CUDA is a mixed bag. I use it in a Distributed.net project, RC5-72.
It can really slow down your desktop, making it seem like you are working in a cold barrel of molasses. I wouldn't recommend using it unless you have multiple video cards, one of which you will use for CUDA processing. That is how I have my desktop set up. The built-in Nvidia 8300 GPU is controlling my desktop. The add-in GeForce GT220 card does not have a monitor hooked to it. Instead, it is running the CUDA client. Thus, my desktop runs well.
Also, I noticed that with dnetc running, if I go to print something, it has been interfering. I have to halt the CUDA client, print, then resume the client.

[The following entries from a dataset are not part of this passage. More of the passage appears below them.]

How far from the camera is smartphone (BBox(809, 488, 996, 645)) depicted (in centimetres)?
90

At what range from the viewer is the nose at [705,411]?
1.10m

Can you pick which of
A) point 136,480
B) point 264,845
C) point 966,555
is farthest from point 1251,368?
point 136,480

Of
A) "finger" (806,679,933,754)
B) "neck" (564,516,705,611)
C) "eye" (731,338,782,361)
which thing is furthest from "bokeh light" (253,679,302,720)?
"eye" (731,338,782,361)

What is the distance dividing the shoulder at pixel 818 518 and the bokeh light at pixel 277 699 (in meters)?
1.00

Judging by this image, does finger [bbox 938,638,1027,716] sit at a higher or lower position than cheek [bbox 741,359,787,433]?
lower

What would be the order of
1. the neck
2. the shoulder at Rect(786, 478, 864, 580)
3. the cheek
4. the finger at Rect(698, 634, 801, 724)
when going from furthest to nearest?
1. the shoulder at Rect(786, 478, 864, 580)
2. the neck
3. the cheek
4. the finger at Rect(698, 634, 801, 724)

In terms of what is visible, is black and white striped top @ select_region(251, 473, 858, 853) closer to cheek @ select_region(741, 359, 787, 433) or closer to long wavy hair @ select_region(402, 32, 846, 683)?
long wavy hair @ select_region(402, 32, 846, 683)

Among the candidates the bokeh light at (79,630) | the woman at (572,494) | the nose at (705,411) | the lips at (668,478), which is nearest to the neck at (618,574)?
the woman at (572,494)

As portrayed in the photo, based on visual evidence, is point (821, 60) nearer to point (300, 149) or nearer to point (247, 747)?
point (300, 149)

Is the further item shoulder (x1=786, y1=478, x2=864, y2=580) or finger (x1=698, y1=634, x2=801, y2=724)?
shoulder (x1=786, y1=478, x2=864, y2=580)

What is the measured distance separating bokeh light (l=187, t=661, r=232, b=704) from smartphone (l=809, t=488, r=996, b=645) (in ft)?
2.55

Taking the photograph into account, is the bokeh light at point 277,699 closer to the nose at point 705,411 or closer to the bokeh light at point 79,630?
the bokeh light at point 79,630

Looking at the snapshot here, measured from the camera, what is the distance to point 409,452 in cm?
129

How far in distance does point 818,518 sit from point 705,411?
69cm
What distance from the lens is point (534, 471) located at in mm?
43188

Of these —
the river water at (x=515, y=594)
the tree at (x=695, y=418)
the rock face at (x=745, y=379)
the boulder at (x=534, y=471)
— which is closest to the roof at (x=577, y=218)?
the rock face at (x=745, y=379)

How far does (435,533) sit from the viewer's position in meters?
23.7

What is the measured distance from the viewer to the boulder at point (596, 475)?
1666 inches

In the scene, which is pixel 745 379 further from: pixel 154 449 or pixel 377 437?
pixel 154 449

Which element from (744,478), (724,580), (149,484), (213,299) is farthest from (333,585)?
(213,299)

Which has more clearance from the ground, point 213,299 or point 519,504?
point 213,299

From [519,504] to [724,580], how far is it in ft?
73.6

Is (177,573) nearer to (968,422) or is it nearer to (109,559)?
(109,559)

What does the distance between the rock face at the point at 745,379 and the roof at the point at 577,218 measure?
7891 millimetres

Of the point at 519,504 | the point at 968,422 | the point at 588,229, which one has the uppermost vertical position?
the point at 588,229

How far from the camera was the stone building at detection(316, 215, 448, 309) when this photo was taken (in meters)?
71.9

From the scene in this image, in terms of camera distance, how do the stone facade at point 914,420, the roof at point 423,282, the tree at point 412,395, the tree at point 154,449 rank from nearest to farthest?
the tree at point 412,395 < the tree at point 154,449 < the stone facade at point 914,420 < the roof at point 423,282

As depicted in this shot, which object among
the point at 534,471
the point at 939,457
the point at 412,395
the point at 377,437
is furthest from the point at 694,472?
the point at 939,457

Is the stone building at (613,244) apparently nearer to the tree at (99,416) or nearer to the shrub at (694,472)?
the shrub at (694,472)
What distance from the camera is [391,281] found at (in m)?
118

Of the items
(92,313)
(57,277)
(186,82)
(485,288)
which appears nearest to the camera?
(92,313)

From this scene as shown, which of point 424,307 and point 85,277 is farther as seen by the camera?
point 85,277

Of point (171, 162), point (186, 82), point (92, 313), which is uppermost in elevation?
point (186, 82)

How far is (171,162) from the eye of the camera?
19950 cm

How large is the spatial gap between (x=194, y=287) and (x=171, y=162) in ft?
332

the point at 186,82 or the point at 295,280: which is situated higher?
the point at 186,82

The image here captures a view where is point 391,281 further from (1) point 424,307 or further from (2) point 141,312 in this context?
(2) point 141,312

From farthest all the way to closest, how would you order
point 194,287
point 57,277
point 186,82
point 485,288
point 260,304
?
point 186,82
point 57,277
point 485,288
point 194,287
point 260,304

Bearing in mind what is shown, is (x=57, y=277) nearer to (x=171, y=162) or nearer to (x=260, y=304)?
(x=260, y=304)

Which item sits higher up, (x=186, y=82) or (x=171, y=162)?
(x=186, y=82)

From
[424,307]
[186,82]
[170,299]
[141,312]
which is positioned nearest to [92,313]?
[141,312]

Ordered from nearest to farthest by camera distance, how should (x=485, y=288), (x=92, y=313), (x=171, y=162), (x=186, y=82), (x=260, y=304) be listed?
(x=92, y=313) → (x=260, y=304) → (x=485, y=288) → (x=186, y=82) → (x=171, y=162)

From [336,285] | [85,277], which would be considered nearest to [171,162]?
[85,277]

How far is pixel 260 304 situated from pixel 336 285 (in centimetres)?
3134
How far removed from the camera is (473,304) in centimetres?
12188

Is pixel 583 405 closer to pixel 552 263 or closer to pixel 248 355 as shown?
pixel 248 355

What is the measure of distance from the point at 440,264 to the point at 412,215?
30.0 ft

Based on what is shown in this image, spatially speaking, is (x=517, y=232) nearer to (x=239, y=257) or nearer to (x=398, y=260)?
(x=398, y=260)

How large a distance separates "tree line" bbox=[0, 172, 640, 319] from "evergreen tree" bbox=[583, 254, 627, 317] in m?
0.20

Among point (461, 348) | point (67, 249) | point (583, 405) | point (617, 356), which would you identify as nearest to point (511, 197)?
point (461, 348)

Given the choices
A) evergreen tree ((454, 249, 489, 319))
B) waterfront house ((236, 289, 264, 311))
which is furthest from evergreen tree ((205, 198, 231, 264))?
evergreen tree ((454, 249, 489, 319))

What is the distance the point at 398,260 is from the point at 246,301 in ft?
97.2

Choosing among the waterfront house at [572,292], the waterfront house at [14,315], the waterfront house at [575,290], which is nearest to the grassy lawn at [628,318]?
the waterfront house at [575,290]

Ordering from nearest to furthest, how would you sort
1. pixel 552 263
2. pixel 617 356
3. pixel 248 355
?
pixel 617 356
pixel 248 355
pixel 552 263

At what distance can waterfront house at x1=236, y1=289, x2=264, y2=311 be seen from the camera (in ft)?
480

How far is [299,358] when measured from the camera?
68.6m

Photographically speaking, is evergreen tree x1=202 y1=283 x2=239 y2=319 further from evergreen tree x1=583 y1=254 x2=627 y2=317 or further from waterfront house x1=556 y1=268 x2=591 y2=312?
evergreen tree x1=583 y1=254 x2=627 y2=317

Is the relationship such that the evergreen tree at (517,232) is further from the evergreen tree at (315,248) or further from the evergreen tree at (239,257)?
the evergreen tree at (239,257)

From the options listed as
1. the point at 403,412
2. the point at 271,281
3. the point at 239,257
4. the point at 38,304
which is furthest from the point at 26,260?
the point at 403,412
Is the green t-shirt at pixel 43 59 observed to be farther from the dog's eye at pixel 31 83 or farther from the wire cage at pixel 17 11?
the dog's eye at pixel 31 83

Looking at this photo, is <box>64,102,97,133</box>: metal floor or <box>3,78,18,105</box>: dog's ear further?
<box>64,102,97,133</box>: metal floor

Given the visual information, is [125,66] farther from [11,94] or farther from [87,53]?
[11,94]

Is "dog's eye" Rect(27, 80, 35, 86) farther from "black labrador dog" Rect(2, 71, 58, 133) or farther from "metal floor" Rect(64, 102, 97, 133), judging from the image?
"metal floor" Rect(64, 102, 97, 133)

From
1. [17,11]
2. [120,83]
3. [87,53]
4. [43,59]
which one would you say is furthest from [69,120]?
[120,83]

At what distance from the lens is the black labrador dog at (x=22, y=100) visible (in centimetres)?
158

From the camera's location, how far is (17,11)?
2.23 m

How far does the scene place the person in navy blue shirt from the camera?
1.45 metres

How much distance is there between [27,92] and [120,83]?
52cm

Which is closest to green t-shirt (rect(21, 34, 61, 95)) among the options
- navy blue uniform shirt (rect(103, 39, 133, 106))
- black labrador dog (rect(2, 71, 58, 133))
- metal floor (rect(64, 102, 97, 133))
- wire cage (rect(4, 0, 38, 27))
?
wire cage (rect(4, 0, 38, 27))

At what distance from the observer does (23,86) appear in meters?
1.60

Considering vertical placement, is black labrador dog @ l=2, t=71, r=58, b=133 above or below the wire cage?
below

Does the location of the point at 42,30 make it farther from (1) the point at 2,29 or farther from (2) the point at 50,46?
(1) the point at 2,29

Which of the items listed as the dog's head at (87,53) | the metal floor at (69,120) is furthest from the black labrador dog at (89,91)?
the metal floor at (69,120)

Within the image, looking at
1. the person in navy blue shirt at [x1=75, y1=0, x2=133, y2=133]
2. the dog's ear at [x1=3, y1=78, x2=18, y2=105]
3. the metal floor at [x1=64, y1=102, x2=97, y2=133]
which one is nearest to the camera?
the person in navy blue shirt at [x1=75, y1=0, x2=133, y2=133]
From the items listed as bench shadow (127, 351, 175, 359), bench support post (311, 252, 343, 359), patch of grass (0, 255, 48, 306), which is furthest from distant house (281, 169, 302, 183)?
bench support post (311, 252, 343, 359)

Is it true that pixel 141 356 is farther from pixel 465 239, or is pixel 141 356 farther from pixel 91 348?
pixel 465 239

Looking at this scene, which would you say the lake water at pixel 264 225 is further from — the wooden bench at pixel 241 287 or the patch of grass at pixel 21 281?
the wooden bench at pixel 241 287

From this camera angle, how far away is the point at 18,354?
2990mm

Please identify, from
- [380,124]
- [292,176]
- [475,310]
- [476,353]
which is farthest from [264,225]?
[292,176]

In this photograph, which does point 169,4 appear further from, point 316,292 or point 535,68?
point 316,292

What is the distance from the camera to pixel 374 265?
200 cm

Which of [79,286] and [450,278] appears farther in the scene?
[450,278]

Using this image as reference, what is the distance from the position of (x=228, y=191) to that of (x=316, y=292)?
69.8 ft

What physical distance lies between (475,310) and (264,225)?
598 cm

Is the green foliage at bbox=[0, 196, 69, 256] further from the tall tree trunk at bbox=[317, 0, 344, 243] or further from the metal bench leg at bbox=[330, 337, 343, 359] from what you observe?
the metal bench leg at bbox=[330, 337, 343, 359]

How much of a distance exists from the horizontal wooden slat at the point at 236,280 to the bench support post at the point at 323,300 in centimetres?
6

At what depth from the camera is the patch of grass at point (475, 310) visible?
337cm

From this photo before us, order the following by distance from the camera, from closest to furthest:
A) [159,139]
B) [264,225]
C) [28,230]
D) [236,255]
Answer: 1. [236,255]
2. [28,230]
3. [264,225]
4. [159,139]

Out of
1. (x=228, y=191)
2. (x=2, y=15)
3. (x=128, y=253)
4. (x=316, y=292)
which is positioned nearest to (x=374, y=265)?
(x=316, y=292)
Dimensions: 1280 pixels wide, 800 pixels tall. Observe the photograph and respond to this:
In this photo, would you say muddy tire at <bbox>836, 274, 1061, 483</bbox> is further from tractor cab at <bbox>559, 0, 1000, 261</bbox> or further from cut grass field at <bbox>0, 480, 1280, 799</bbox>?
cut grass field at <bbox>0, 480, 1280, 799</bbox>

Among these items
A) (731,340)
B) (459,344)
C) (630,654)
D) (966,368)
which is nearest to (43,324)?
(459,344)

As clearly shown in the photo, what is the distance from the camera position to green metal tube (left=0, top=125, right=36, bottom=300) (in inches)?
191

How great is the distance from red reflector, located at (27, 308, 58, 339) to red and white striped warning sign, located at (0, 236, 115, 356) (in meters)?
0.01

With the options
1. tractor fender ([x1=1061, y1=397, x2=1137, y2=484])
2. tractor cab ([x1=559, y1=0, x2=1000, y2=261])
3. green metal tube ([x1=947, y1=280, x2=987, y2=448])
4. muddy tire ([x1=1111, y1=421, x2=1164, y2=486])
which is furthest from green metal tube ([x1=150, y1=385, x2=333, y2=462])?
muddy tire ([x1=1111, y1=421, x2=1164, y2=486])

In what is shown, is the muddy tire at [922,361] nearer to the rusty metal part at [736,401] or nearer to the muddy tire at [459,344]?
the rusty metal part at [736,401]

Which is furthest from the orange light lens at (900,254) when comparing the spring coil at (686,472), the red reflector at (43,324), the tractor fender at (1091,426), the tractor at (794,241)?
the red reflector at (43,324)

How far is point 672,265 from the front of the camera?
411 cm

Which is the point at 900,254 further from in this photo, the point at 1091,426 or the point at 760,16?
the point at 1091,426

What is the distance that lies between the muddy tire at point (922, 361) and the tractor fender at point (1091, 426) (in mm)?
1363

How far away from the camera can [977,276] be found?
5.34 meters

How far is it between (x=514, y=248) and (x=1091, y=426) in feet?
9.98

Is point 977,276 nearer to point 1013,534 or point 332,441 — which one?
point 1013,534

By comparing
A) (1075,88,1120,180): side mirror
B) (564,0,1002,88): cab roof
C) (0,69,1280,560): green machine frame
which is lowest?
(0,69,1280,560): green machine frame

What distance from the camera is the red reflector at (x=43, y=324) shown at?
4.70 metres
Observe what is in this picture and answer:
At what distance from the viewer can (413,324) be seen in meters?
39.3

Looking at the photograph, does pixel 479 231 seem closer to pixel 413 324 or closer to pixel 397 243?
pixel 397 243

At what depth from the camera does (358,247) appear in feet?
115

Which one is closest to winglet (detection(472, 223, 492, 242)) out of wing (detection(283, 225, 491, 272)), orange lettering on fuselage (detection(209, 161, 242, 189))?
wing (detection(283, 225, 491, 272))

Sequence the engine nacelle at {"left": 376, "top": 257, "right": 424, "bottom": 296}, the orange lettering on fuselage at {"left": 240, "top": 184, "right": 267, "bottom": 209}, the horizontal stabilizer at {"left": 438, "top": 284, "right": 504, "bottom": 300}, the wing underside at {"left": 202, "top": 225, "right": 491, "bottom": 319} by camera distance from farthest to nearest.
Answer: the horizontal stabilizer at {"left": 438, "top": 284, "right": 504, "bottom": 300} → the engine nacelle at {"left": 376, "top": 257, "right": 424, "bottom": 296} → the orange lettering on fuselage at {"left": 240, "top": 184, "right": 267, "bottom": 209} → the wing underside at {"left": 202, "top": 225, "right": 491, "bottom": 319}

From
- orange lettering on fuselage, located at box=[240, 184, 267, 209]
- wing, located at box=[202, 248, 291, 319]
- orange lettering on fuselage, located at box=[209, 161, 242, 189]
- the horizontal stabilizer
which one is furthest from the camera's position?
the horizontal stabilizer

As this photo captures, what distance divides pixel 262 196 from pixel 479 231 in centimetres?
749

I think it has to do with the graphics calculations during the printer rasterization prior to sending the print job to the printer.
In any case, the blender client may or may not exhibit these issues. I am telling you just so you will be aware of what may happen if you can get a CUDA blender client running.
Now for the CUDA libraries, the distributed net AMD64/CUDA client came packaged with them. They just needed to be made visible to the system. In my case, I copied them to the appropriate /usr/lib64 area and linked them to /usr/lib. It was that or edit path statements to point to the directory where they were located. What I did was easier for me. You might find the libraries are packaged with the blender client. If not, you might need to download them from Nvidia. The blender site may be your best source of information on how to get CUDA going for that project.